Replace "mask_svg" with "outline_svg" in the lines from the first one up to and including the line with "159H446L451 180H461V185H477V180H487L497 170V154L487", and give those lines again with nothing else changed.
─── Material ───
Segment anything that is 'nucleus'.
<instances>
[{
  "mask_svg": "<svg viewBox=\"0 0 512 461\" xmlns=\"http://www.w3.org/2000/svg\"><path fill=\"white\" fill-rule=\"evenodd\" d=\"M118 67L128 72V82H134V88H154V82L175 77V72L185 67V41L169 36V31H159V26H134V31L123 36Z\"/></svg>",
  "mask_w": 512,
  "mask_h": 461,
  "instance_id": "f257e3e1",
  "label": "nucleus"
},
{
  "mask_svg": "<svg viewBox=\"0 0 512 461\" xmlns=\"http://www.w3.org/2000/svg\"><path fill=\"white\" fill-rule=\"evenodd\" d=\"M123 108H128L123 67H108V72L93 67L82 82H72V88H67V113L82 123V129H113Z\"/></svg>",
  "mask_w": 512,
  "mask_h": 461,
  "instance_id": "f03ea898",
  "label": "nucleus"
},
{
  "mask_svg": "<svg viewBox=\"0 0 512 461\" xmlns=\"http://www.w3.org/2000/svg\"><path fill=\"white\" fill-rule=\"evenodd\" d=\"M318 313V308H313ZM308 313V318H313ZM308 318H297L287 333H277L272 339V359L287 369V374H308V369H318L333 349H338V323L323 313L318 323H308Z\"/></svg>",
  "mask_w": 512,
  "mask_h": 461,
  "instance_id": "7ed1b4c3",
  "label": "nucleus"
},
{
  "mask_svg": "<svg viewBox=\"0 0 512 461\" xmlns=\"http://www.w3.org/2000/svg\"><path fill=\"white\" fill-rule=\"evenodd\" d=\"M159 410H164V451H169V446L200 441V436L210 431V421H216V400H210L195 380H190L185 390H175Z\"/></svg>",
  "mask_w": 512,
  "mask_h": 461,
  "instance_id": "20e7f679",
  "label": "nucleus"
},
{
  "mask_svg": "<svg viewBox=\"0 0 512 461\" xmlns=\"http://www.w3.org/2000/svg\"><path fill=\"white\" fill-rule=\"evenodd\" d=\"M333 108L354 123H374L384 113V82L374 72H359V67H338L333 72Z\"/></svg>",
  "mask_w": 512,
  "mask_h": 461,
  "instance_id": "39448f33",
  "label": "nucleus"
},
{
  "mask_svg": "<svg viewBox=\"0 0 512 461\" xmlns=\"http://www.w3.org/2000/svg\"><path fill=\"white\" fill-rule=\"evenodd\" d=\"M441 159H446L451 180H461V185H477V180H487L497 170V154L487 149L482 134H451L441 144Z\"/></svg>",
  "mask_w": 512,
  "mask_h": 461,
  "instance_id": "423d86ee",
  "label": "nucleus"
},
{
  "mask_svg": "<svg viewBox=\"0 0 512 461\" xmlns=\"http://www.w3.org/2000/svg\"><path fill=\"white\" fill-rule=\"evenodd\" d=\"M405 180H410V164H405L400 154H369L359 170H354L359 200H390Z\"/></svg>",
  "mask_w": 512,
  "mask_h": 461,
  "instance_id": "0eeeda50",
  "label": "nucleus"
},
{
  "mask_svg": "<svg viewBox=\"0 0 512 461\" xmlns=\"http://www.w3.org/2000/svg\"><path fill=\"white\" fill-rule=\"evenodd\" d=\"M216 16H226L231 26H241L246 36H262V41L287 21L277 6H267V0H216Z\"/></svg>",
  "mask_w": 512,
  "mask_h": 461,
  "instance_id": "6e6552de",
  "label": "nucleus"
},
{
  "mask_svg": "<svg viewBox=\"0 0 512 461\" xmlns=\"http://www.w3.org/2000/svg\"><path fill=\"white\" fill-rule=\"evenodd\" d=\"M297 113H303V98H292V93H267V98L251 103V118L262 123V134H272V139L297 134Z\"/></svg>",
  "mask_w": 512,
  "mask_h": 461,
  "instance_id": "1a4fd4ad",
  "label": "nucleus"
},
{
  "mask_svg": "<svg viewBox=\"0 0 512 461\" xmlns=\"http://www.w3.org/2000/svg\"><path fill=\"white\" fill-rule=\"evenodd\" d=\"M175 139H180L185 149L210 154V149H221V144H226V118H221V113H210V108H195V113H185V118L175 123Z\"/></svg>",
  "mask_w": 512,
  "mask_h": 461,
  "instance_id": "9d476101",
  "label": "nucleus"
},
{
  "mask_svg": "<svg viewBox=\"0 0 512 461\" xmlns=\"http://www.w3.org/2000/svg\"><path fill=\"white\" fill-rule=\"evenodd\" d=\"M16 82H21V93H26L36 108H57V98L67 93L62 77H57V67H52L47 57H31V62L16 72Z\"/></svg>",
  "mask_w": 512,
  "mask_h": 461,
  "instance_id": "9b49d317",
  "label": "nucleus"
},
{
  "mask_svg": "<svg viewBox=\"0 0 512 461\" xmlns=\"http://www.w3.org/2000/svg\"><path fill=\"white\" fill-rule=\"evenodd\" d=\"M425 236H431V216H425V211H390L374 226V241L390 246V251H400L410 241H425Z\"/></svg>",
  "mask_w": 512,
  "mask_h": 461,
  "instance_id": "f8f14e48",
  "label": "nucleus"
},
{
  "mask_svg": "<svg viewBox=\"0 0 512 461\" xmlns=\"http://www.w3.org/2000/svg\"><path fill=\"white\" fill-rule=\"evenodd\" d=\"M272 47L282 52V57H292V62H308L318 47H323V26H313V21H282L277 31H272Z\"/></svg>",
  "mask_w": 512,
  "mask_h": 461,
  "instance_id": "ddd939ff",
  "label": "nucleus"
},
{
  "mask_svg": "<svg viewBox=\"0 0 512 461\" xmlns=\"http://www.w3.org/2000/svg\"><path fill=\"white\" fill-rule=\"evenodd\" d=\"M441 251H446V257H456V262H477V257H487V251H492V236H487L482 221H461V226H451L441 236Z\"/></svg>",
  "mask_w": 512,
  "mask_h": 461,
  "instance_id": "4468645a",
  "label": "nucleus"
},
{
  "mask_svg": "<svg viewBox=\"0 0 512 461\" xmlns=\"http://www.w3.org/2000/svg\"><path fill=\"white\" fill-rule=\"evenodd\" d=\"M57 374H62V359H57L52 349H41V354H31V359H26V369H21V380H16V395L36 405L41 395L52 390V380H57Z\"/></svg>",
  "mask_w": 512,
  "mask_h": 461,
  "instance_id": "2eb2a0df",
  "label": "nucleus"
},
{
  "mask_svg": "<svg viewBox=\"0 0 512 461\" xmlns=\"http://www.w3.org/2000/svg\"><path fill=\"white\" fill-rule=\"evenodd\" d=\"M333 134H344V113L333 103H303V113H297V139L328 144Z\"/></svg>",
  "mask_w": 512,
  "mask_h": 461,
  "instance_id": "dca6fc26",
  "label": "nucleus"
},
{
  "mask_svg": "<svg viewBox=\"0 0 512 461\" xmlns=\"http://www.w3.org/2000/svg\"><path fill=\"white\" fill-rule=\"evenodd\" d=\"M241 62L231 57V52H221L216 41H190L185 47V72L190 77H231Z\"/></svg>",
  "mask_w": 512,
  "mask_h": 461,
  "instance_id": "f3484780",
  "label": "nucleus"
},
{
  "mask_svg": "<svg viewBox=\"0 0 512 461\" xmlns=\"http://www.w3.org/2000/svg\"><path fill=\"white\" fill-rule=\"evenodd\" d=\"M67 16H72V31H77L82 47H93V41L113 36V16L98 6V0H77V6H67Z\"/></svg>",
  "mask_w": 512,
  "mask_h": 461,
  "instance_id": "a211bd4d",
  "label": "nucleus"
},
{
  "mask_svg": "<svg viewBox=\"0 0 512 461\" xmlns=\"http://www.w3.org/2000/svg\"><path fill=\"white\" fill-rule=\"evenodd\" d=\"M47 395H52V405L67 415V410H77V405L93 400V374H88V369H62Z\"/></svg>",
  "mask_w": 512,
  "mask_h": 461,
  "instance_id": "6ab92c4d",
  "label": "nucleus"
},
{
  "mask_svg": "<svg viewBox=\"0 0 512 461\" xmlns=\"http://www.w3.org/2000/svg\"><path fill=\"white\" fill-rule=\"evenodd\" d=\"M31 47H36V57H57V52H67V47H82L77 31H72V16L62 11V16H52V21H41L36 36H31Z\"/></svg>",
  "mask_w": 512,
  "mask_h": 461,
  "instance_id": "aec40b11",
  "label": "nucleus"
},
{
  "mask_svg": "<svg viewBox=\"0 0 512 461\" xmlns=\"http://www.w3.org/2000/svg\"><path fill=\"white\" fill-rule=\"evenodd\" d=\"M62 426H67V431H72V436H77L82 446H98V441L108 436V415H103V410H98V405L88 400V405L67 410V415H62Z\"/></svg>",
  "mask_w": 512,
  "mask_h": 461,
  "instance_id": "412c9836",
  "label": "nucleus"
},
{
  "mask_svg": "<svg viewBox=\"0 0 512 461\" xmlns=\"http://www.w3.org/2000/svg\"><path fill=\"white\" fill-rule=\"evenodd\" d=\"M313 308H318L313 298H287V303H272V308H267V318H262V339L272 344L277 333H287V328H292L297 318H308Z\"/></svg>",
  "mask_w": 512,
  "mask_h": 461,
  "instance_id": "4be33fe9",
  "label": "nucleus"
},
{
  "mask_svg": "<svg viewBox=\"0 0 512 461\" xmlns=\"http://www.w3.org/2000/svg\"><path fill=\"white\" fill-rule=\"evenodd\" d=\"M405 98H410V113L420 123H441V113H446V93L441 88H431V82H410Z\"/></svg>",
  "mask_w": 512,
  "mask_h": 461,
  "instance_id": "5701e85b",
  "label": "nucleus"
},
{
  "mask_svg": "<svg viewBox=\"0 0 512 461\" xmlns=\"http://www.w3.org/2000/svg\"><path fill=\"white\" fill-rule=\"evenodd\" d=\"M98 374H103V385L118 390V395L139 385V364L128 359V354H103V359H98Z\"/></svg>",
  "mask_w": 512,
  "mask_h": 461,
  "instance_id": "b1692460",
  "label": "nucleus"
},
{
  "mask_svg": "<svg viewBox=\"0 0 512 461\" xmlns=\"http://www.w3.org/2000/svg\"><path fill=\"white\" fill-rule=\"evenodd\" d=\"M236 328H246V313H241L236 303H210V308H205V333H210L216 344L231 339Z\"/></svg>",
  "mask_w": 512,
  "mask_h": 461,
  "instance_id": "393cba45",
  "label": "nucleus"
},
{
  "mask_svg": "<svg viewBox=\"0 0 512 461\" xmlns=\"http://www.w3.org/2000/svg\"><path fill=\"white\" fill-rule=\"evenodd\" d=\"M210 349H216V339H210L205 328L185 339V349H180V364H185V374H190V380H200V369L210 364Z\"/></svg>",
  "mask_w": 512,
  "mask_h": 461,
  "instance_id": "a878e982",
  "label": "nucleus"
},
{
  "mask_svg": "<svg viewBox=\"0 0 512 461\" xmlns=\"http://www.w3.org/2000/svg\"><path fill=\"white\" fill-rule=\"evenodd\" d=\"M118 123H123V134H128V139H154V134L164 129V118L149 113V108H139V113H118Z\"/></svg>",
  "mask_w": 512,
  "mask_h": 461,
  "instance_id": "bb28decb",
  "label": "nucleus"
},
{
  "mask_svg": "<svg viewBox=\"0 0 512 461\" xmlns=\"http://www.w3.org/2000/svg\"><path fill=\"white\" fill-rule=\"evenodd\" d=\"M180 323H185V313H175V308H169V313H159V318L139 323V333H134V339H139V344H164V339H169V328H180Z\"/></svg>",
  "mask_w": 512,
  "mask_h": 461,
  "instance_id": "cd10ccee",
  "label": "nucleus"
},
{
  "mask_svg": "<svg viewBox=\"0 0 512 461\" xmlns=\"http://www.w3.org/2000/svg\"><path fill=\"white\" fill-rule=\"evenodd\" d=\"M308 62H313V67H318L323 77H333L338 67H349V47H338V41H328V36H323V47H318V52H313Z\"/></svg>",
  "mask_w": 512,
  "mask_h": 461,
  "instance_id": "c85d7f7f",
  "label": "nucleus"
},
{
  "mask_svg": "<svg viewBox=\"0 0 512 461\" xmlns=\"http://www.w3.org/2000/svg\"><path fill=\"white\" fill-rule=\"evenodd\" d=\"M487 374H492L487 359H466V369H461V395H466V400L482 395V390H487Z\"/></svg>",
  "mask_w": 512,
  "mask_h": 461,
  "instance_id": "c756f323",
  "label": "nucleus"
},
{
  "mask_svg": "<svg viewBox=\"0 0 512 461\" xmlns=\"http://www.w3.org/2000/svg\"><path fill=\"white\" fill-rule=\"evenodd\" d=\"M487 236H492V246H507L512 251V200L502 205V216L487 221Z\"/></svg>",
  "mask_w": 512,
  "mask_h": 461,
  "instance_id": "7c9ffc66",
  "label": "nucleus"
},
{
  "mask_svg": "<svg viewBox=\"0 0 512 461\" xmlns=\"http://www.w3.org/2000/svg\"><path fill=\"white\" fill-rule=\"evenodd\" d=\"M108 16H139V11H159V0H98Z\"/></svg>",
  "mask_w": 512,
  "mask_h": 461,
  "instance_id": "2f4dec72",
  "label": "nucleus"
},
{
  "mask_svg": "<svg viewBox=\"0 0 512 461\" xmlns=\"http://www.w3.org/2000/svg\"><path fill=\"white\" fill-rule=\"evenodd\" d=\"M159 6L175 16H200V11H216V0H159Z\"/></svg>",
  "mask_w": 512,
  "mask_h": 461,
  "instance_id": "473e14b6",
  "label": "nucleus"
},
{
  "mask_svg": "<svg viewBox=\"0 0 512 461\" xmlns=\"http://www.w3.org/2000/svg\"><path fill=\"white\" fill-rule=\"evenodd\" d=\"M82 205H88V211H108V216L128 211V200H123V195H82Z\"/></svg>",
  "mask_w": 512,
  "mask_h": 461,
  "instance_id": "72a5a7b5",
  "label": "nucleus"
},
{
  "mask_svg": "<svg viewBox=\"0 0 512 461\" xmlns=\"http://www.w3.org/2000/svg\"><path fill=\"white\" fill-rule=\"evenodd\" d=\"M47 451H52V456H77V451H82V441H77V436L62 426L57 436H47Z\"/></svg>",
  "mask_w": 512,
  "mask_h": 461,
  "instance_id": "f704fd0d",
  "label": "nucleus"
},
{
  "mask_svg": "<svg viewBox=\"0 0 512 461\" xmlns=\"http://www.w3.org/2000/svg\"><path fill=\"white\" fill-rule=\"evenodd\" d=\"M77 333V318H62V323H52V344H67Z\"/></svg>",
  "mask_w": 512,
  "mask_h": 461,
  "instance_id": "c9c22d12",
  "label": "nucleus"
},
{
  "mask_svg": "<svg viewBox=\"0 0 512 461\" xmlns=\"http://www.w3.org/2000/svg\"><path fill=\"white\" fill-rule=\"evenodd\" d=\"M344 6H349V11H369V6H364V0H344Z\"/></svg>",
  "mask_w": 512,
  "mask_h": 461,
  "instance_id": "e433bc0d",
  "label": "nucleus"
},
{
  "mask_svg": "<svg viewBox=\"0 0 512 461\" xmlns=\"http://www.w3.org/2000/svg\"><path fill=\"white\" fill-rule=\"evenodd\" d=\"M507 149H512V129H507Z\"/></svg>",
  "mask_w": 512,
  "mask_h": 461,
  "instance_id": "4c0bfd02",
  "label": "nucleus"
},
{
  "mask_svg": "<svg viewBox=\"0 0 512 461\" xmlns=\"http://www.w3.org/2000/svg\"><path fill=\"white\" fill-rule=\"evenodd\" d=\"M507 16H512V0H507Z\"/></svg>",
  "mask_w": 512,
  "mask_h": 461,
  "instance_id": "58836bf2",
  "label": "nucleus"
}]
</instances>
───
• **Right answer**
Segment anything that is 'nucleus'.
<instances>
[{
  "outline_svg": "<svg viewBox=\"0 0 512 461\" xmlns=\"http://www.w3.org/2000/svg\"><path fill=\"white\" fill-rule=\"evenodd\" d=\"M118 67L128 72V82H134V88H154V82L175 77V72L185 67V41L169 36V31H159V26H134V31L123 36Z\"/></svg>",
  "mask_w": 512,
  "mask_h": 461,
  "instance_id": "f257e3e1",
  "label": "nucleus"
},
{
  "outline_svg": "<svg viewBox=\"0 0 512 461\" xmlns=\"http://www.w3.org/2000/svg\"><path fill=\"white\" fill-rule=\"evenodd\" d=\"M123 108H128L123 67H108V72L93 67L82 82H72V88H67V113L82 123V129H113Z\"/></svg>",
  "mask_w": 512,
  "mask_h": 461,
  "instance_id": "f03ea898",
  "label": "nucleus"
},
{
  "outline_svg": "<svg viewBox=\"0 0 512 461\" xmlns=\"http://www.w3.org/2000/svg\"><path fill=\"white\" fill-rule=\"evenodd\" d=\"M318 313V308H313ZM308 313V318H313ZM308 318H297L287 333H277L272 339V359L287 369V374H308V369H318L333 349H338V323L323 313L318 323H308Z\"/></svg>",
  "mask_w": 512,
  "mask_h": 461,
  "instance_id": "7ed1b4c3",
  "label": "nucleus"
},
{
  "outline_svg": "<svg viewBox=\"0 0 512 461\" xmlns=\"http://www.w3.org/2000/svg\"><path fill=\"white\" fill-rule=\"evenodd\" d=\"M159 410H164V451H169V446L200 441V436L210 431V421H216V400H210L195 380H190L185 390H175Z\"/></svg>",
  "mask_w": 512,
  "mask_h": 461,
  "instance_id": "20e7f679",
  "label": "nucleus"
},
{
  "outline_svg": "<svg viewBox=\"0 0 512 461\" xmlns=\"http://www.w3.org/2000/svg\"><path fill=\"white\" fill-rule=\"evenodd\" d=\"M333 108L354 123H374L384 113V82L374 72H359V67H338L333 72Z\"/></svg>",
  "mask_w": 512,
  "mask_h": 461,
  "instance_id": "39448f33",
  "label": "nucleus"
},
{
  "outline_svg": "<svg viewBox=\"0 0 512 461\" xmlns=\"http://www.w3.org/2000/svg\"><path fill=\"white\" fill-rule=\"evenodd\" d=\"M441 159H446L451 180H461V185H477V180H487L497 170V154L487 149L482 134H451L441 144Z\"/></svg>",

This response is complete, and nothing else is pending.